Public art moves into private places |

Public art moves into private places

Pat Patera

Original art, traditionally commissioned for public spaces, is edging into master planned communities throughout Reno and Sparks.

“As a city invests in its infrastructure, you see developers follow suit,” says Christine Fey, arts and culture manager for the City of Reno.

She cites the lifelike bronze sculptures just installed at Sierra Summit.

And the 18 bronze deer Montreux commissioned of Michael Boyce at Animal Artistry in the late 1990s. “The owners are avid outdoorsmen,” explains Rob Nichols, managing partner.

When the city completes a compilation of public artists, Somersett will choose art for two parks within the development, says Michelle Attaway, marketing director.

The Reno Arts and Culture Commission helps developers find the perfect piece. ArrowCreek installed three large monumental sculptures, says Turkey Stremmel, owner of Stremmel Gallery, and member of the Public Art


Each was specific to a site: Michael Todd’s sculpture in metals stands at the entry. Randall Shiroma’s terrazzo piece marks a median. Melvin Schuler’s redwood-and-copper creation graces a park.

Damonte Ranch is also creating parks that will feature art, says Fey, adding that city ordinance Title 22 requires 2 percent of the construction budget for parks must go toward public art.

The latest commissioned piece greets people driving into a master planned community in Sparks. Pioneer Meadows Development LLC commissioned the work by Laddie John Dill for the Pioneer Meadows subdivision.

At the project’s inception, a landscape architect was given the name Pioneer Meadows and asked to interpret the look. “To me it meant transition, movement,” says Barbara Hatch, who took on the job.

Hatch drafted several designs, the Reno Public Arts Commission advised the project’s designers on how to advertise for public art, the development put out a call for public artists, and then selected the final piece.

“The collection is based on plant forms indigenous to the desert and chaparral of Northern Nevada,” said Dill, who used pieces of cor-ten steel, which rusts to an earthen reddish-brown hue.

The entry monument, says Hatch, features water that moves, screens that cast moving shadows, and a rolling turf.

The monument look is carried through in the single-family areas, using the same rock, metal medallion look and meadow grass that blows in the wind.

“The vision is incorporating art into the vision,” says Hatch. “The more this is done, the more it will give Reno and Sparks a presence.”

But why hire an international sculptor to decorate the desert?

“Our goal is to have a public art component in Sparks,” says Cindy Pratte, director of marketing at Lennar Homes, Barker Coleman, and Lennar Communities. “It’s about our duty as developers to develop in the highest, best use.”

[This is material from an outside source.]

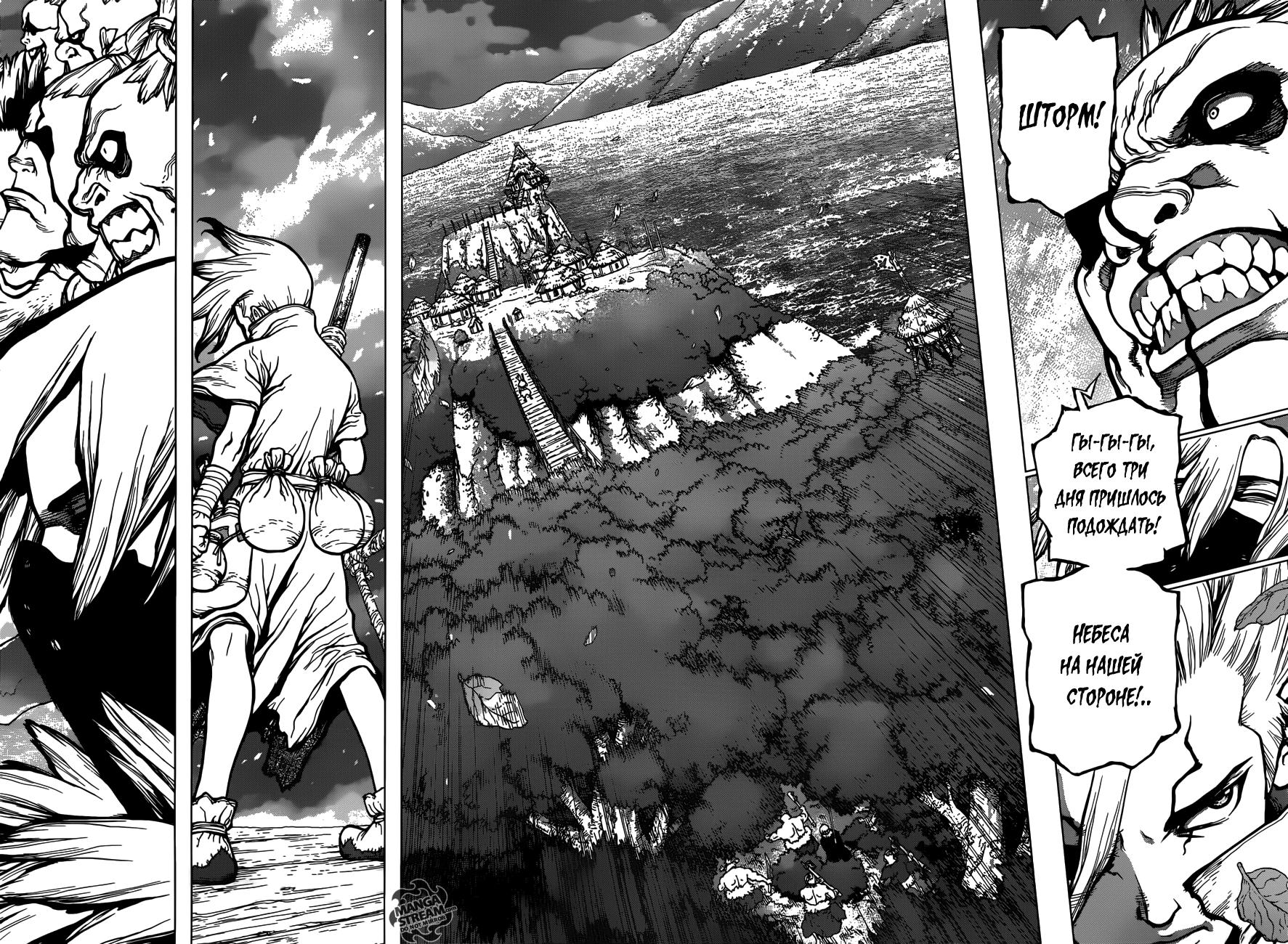 Read Dr. Stone RU Manga Online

“Laddie had the right attitude and approach,” she adds. “His organic look was in sync with the feel of the area.”

Pioneer Meadows will contain 11 villages of varying densities, with potentially 2100 homesites on 640 acres, says Pratte.

The development includes a proposed school site, business park, and retail component, to be developed by Donohue Shrieber, contingent upon zoning approval.